__Consegna__
Disponi in un elenco JSON di stringhe le righe dei record che vanno da quella contenente "What is the overall" fino a quella contenente "the gloved hand at (111,169) <", entrambe incluse, con una stringa per ogni riga e senza le righe vuote.

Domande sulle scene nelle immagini
==============================

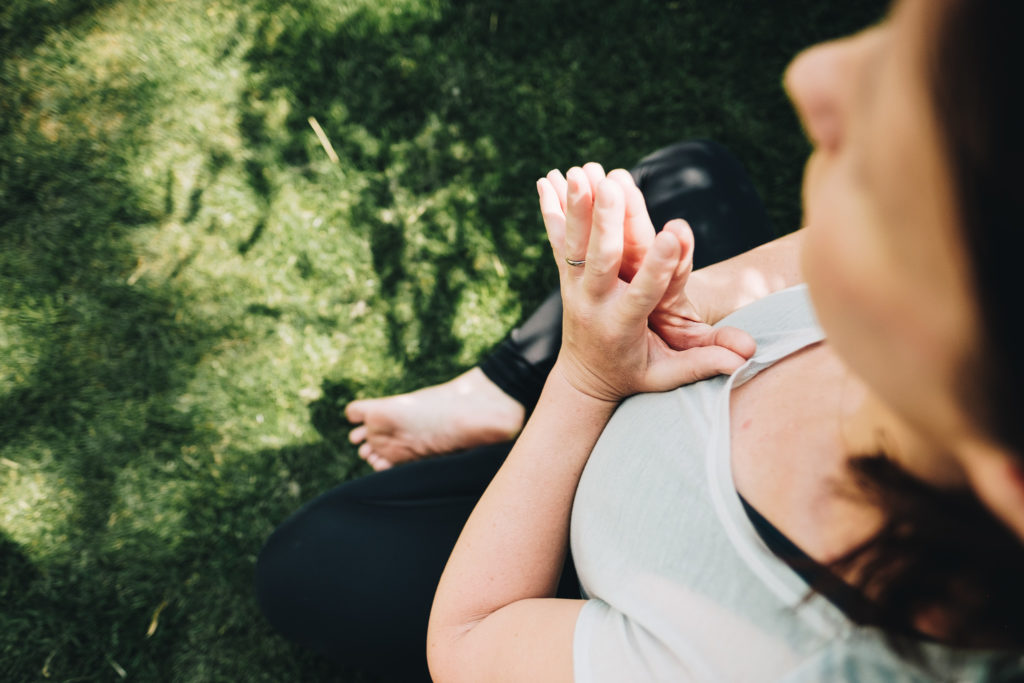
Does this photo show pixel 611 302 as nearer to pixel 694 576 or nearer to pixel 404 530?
pixel 694 576

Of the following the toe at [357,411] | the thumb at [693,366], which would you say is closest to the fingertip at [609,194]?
the thumb at [693,366]

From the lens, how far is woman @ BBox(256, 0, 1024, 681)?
0.62 meters

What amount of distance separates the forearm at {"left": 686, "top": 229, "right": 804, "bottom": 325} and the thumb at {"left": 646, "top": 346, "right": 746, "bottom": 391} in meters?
0.34

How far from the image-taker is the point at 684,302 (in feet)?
5.40

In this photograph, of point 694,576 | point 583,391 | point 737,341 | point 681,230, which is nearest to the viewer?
point 694,576

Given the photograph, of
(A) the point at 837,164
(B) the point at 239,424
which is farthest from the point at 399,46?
(A) the point at 837,164

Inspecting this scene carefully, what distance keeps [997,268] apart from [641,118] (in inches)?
131

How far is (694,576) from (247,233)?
10.1 feet

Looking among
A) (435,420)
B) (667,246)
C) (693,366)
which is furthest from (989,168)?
→ (435,420)

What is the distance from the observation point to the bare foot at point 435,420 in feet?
8.64

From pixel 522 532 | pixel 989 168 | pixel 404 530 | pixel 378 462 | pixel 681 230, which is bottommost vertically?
pixel 378 462

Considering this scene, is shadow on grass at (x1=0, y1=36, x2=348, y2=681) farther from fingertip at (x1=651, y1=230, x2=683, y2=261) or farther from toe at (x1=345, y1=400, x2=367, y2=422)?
fingertip at (x1=651, y1=230, x2=683, y2=261)

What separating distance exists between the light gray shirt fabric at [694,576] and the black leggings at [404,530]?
2.14 ft

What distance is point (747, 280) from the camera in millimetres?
1792
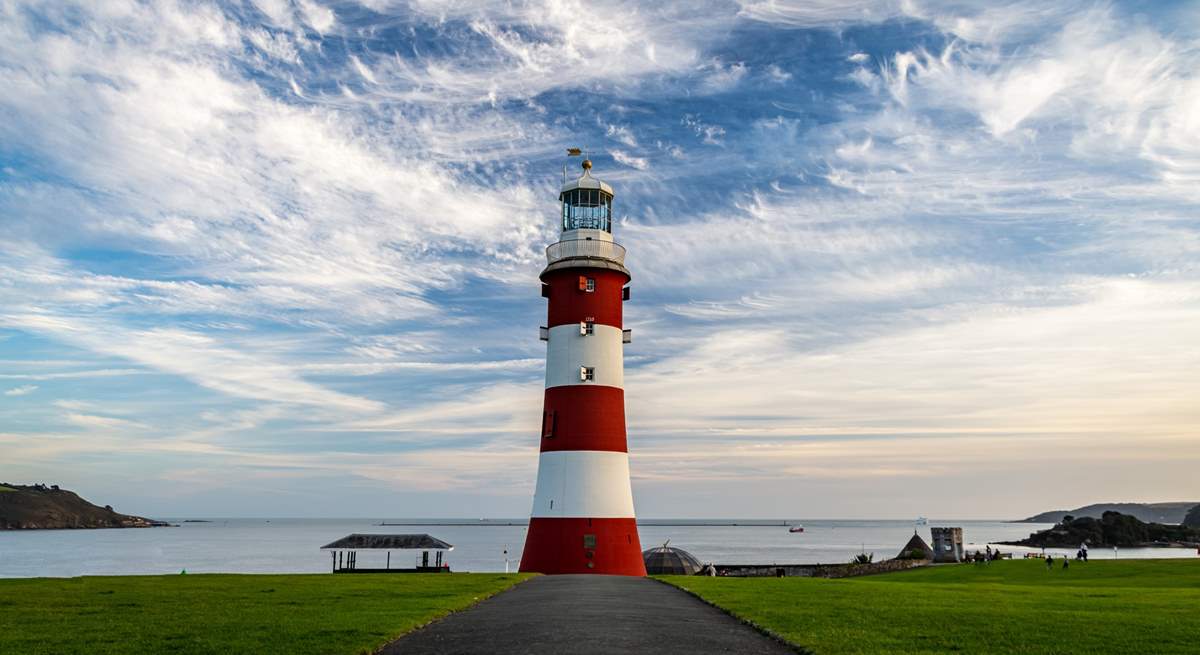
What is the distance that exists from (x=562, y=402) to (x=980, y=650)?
18.9 meters

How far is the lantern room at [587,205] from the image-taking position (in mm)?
33031

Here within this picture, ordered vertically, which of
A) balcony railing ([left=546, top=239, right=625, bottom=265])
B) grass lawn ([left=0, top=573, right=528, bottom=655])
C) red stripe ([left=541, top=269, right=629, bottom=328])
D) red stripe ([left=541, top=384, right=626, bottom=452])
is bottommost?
grass lawn ([left=0, top=573, right=528, bottom=655])

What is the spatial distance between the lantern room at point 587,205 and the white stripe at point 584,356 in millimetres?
4476

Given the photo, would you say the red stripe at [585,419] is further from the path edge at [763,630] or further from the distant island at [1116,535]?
the distant island at [1116,535]

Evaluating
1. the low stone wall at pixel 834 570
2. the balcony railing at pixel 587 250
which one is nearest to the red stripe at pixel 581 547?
the balcony railing at pixel 587 250

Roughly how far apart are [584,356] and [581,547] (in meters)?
6.70

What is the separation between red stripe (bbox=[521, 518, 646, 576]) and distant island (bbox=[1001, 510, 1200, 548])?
11863 centimetres

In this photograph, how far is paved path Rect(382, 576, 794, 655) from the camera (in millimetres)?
12273

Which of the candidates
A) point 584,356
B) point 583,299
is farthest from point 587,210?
point 584,356

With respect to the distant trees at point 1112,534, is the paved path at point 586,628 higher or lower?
higher

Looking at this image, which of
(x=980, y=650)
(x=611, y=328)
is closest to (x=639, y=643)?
(x=980, y=650)

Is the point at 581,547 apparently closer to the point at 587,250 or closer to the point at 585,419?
the point at 585,419

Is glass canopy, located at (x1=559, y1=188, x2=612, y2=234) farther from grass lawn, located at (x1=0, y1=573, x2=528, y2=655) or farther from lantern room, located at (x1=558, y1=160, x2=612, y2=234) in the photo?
grass lawn, located at (x1=0, y1=573, x2=528, y2=655)

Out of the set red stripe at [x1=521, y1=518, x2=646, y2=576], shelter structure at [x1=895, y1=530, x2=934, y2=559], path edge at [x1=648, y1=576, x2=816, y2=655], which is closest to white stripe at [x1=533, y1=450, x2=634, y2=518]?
red stripe at [x1=521, y1=518, x2=646, y2=576]
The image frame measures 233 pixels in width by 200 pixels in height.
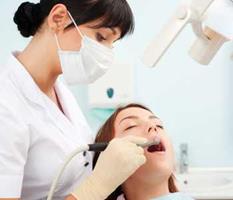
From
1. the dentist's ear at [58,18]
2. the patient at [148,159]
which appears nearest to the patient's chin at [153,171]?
the patient at [148,159]

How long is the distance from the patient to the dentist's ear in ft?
1.22

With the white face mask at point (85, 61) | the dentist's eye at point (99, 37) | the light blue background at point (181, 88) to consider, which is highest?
the dentist's eye at point (99, 37)

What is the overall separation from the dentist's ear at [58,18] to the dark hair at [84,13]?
0.02 meters

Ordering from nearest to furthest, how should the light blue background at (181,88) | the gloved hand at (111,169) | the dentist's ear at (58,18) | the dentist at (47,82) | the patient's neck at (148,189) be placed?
the gloved hand at (111,169) < the dentist at (47,82) < the dentist's ear at (58,18) < the patient's neck at (148,189) < the light blue background at (181,88)

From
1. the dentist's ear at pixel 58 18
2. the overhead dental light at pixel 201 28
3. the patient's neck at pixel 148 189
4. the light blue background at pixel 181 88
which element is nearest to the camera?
the overhead dental light at pixel 201 28

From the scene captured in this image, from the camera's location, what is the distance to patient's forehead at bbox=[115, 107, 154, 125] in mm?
1438

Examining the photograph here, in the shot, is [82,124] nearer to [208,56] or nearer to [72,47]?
[72,47]

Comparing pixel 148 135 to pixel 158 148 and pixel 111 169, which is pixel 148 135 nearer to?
pixel 158 148

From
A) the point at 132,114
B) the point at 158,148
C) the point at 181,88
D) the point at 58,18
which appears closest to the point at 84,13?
the point at 58,18

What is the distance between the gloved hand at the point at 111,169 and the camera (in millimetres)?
1082

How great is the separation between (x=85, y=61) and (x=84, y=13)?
0.58 feet

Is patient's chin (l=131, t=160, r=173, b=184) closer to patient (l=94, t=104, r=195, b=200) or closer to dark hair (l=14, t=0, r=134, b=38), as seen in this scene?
patient (l=94, t=104, r=195, b=200)

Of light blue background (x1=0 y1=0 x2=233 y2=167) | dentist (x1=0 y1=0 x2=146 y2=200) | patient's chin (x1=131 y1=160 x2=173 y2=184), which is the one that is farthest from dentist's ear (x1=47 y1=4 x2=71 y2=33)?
light blue background (x1=0 y1=0 x2=233 y2=167)

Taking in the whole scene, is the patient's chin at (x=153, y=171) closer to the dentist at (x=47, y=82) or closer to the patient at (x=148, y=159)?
the patient at (x=148, y=159)
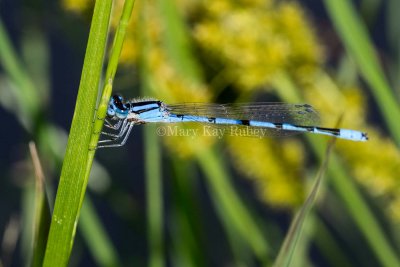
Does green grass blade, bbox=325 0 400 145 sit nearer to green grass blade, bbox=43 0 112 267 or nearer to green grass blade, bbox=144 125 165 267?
green grass blade, bbox=144 125 165 267

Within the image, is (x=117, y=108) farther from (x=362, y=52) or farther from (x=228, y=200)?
(x=362, y=52)

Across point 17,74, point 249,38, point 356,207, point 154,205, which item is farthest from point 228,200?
point 17,74

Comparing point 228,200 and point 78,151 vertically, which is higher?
point 228,200

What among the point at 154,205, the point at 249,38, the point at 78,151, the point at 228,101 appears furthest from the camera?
the point at 228,101

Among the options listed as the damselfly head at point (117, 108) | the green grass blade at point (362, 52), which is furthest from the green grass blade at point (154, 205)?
the green grass blade at point (362, 52)

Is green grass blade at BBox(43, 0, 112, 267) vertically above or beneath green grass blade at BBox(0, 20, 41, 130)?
beneath

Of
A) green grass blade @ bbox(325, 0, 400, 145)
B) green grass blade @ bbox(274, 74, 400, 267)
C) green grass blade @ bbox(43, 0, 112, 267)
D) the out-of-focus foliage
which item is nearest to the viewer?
green grass blade @ bbox(43, 0, 112, 267)

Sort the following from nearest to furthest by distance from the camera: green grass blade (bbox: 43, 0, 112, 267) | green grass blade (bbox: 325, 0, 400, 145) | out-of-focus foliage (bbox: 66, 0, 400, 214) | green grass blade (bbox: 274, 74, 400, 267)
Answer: green grass blade (bbox: 43, 0, 112, 267) → green grass blade (bbox: 325, 0, 400, 145) → green grass blade (bbox: 274, 74, 400, 267) → out-of-focus foliage (bbox: 66, 0, 400, 214)

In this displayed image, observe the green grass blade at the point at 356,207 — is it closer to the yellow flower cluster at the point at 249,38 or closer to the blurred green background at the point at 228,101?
the blurred green background at the point at 228,101

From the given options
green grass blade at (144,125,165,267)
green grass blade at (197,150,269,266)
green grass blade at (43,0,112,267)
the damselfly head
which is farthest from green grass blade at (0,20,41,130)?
green grass blade at (43,0,112,267)
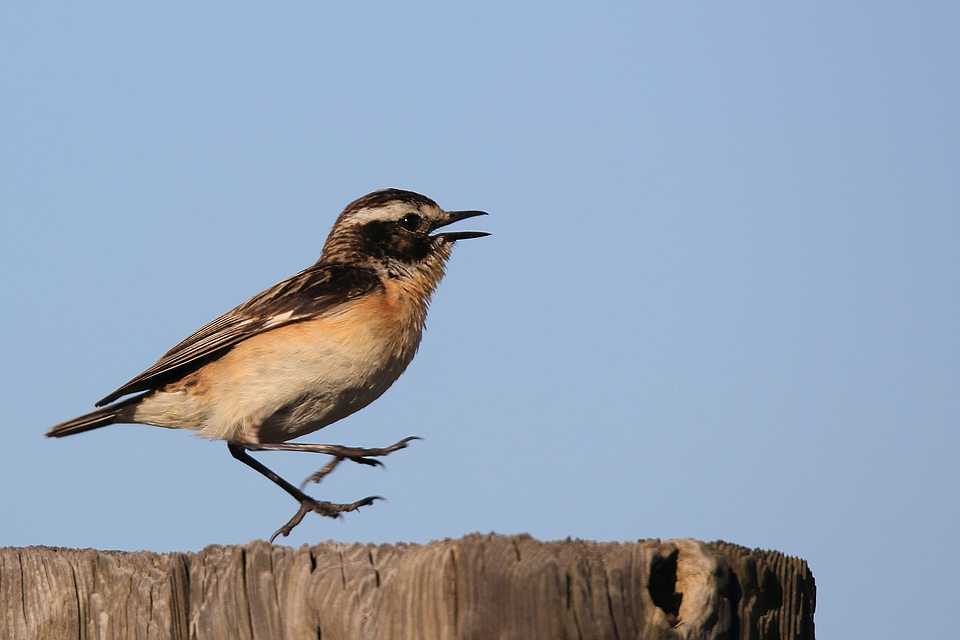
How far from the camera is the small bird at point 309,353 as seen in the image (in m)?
8.00

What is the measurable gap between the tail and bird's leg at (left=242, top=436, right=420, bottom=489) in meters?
1.20

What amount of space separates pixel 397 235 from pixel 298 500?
8.07 feet

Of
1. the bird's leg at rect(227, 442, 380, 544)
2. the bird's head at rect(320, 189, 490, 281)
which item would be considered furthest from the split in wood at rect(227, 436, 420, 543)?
the bird's head at rect(320, 189, 490, 281)

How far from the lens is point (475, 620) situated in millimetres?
3625

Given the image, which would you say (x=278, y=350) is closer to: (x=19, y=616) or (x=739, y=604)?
(x=19, y=616)

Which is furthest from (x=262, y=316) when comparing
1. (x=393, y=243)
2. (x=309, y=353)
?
(x=393, y=243)

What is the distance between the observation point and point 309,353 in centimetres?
802

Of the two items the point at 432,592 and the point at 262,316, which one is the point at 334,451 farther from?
the point at 432,592

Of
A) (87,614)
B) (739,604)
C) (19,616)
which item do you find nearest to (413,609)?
(739,604)

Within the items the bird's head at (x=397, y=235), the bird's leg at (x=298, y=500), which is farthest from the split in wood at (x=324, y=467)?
the bird's head at (x=397, y=235)

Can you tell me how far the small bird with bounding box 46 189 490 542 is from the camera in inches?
315

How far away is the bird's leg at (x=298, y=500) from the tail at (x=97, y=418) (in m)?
0.87

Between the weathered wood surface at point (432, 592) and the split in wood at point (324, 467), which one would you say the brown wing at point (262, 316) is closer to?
the split in wood at point (324, 467)

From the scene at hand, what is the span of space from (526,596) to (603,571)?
29 cm
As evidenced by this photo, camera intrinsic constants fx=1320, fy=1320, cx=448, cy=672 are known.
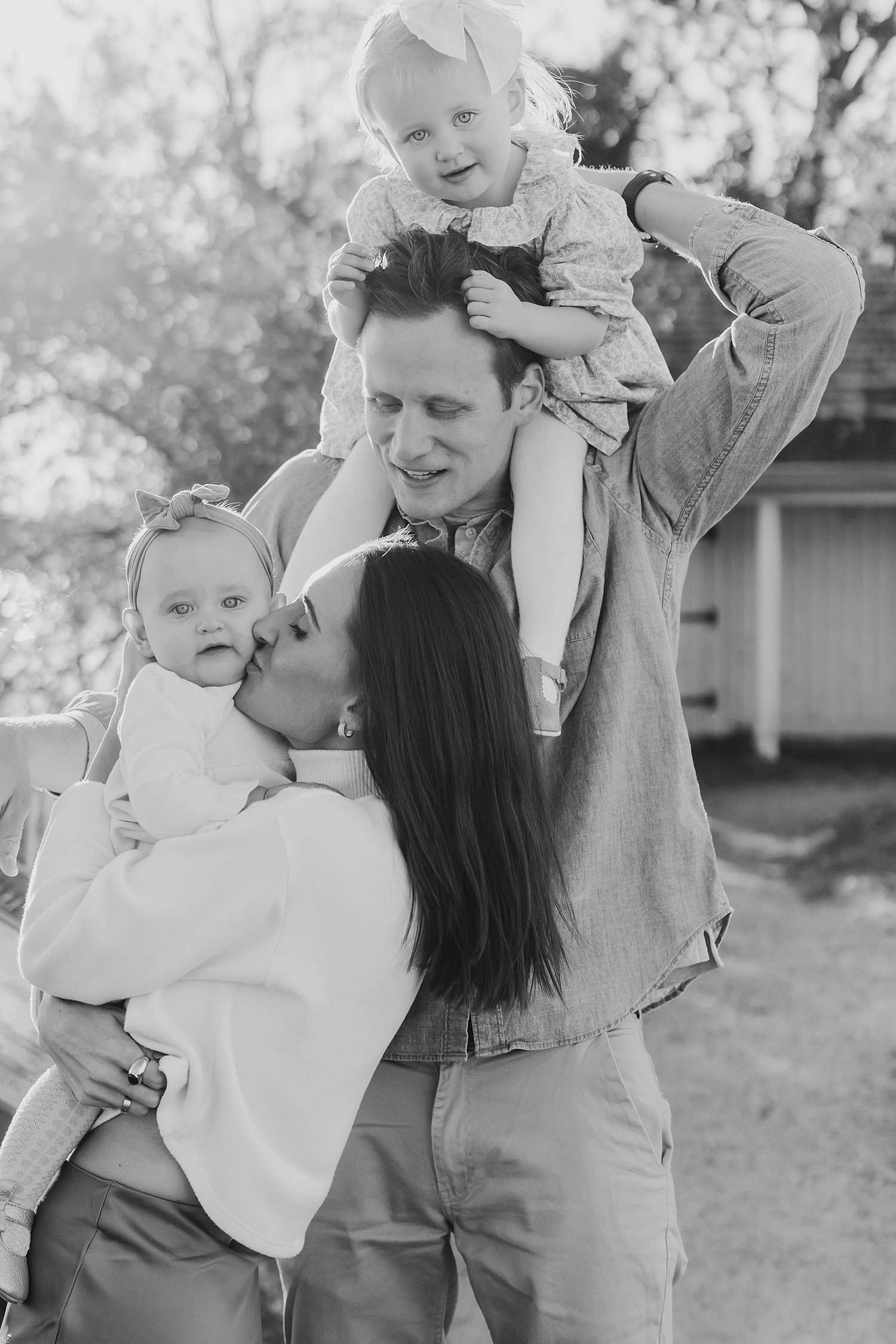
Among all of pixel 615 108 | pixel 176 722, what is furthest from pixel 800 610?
pixel 176 722

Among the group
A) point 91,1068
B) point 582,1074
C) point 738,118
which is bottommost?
point 582,1074

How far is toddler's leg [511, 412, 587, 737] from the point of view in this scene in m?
1.93

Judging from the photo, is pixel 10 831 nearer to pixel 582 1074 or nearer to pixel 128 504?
pixel 582 1074

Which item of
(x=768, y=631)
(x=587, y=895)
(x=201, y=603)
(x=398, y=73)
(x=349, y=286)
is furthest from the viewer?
(x=768, y=631)

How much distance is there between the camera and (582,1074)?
1.96m

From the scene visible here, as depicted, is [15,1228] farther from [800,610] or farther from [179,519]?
[800,610]

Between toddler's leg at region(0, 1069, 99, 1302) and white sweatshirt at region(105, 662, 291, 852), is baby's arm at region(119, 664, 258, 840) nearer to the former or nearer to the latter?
white sweatshirt at region(105, 662, 291, 852)

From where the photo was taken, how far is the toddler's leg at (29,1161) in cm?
164

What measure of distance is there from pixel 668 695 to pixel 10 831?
1.02 meters

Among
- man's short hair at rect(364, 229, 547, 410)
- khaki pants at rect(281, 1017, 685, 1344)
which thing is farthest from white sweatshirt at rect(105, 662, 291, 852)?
man's short hair at rect(364, 229, 547, 410)

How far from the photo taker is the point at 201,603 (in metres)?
1.85

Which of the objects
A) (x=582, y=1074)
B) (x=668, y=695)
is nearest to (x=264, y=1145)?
(x=582, y=1074)

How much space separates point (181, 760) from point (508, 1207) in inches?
32.2

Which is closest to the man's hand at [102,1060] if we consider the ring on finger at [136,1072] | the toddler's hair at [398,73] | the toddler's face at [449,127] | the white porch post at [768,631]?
the ring on finger at [136,1072]
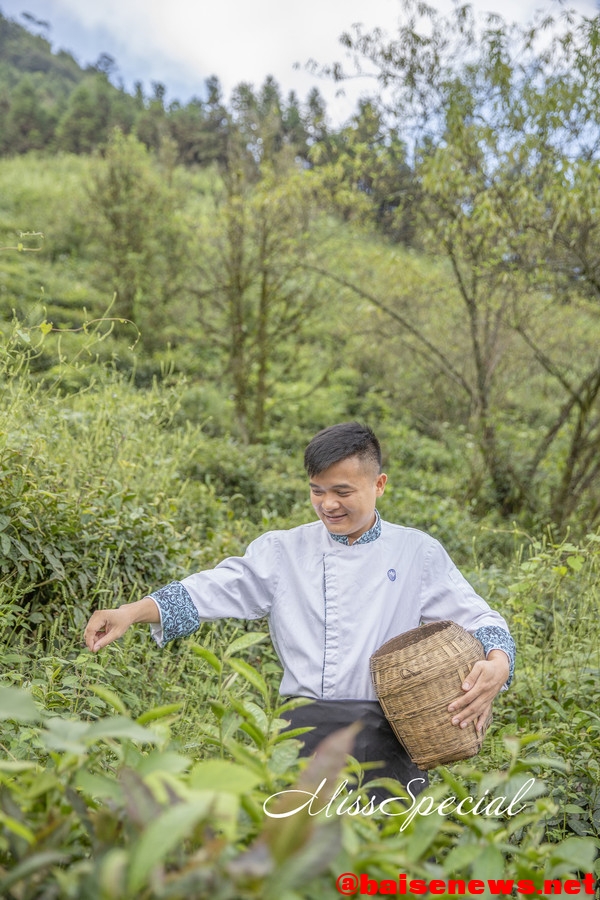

==============================

__Risposta all'esercizio__
[
  "What is the overall separation from the dentist's ear at [58,18] to the dark hair at [84,13]?",
  "0.02 meters",
  "Ordering from nearest to furthest, how should the light blue background at (181,88) | the gloved hand at (111,169) | the dentist's ear at (58,18) | the dentist at (47,82) | the patient's neck at (148,189) be placed?",
  "the gloved hand at (111,169) < the dentist at (47,82) < the dentist's ear at (58,18) < the patient's neck at (148,189) < the light blue background at (181,88)"
]